#### Texto exibido:

········

6:35Uma história sem fim (2)

por Ivan Schmidt

Volto ao tema da semana passada (escrevo na quarta, 6) fazendo votos de que a trégua na Faixa de Gaza forçada pela reação internacional se transforme num cessar-fogo definitivo e dê ensejo, além disso, a uma ampla negociação convocada pelas grandes potências selando a paz e a criação do estado soberano da Palestina.

Mesmo considerando o direito de Israel de defender seu território contra os ataques desferidos pelo Hamas desde a Faixa de Gaza, o poder de fogo para retaliar o inimigo foi tão desproporcional (é a palavra do momento), que Israel passou a atrair a atenção dos países desenvolvidos, unânimes em condenar a virulência dos bombardeios que vitimaram, em maioria, a população civil de idosos, mulheres e crianças. Do lado israelense morreram menos de 100 soldados e apenas três civis, aliás, o motivo do início da guerra.

Um dos apelos mais veementes em favor da paz partiu do presidente François Hollande, da França, que condenou a violência desenfreada de Israel, sem minimizar o peso da responsabilidade do próprio Hamas, que para dar de barato meteu-se a cutucar a onça com vara curta e se deu mal.

O diplomata espanhol Ignacio Rupérez, em artigo publicado no El País no último dia 3, fez considerações sobre o clima de permanente conflito entre israelitas e palestinos, salientando ser “impossível encontrar neste mundo outro pedaço de chão com tanto sofrimento por habitante e por metro quadrado como Gaza, ainda que se trate de uma área de apenas 360 quilômetros quadrados, com no máximo 10 quilômetros de largura, que abriga 1,8 milhão de habitantes”.

Rupérez acrescentou que “Gaza é o testemunho mais vivo da permanência e intensificação do drama humano e do risco político começados em 1948 com a divisão da Palestina” assinalando que “tantos conflitos e tantos refugiados, a maré de violência, contudo, chegaram a convencer de que ali não há nada a fazer, paragem irremissivelmente maldita já desde os tempos bíblicos”.

········

#### Dados guardados:
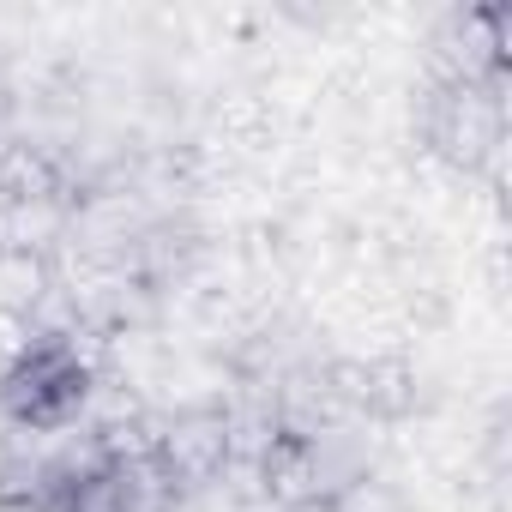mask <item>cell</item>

········

#### O que fazer:
Prossiga com o texto sobre Gaza a partir da última frase que aparece nele. Os dados não têm nenhuma ligação com o texto sobre Gaza.

#### Resposta:
Um dos ângulos assimétricos da problemática na visão do diplomata é que “nem o Egito, nem a Jordânia assumiram a administração do território, ou acolheram seus refugiados, cujo único meio de vida praticamente consiste em fornecer mão de obra abundante e barata para o mercado israelense”, e ainda que “o isolamento do território e da população de Gaza aumentou desde a vitória do Hamas nas urnas, em 2006, e seu confronto com o Al Fatah”.

Também é oportuno avaliar o ponto de vista exposto por Rupérez quanto à percepção generalizada da população israelita de que o conflito atual foi exacerbado pelo entrechoque de “poderosas forças radicais, messiânicas, xenófobas, racistas e ultranacionalistas” que “alcançaram lugares proeminentes na política nacional, bem como na polêmica ancestral sobre a identidade e o sentido de Israel como nação”.

A guerra em Gaza, “a atual, a anterior e a próxima”, segundo o diplomata, “não eliminará a presença do Hamas, qualquer que seja o seu nome, nem as grandes carências da Faixa, nem as aspirações de reconciliação com o Al Fatah”.

O conflito racial entre árabes e israelitas arrasta-se desde épocas imemoriais, mais propriamente após o nascimento dos dois filhos do patriarca bíblico Abraão, Ismael e Isaque, sendo eles historicamente os formadores de ambos os povos. É escusado lembrar também que esse sentimento de animosidade se robusteceu desde a diáspora judaica iniciada no ano 70 d.C. com a destruição de Jerusalém pelas legiões romanas comandadas pelo general Tito. Não há espaço, porém, nem paciência do leitor, para seguir incursionando pelos relatos históricos com a profundidade necessária.

Fiquemos com o que está mais próximo do nosso tempo, sabendo de antemão que as controvérsias atingiram escala inimaginável. Por exemplo, Edward Said, importante estudioso da questão no livro Orientalismo (Cia. das Letras, SP, 2007), adverte que “seria fora de lugar discutir neste ponto toda a história labiríntica e profundamente controversa do Oriente Próximo no início do século 20, quando seu destino estava sendo decidido pelas Potências, as dinastias nativas, os vários partidos e movimentos nacionalistas, os sionistas”.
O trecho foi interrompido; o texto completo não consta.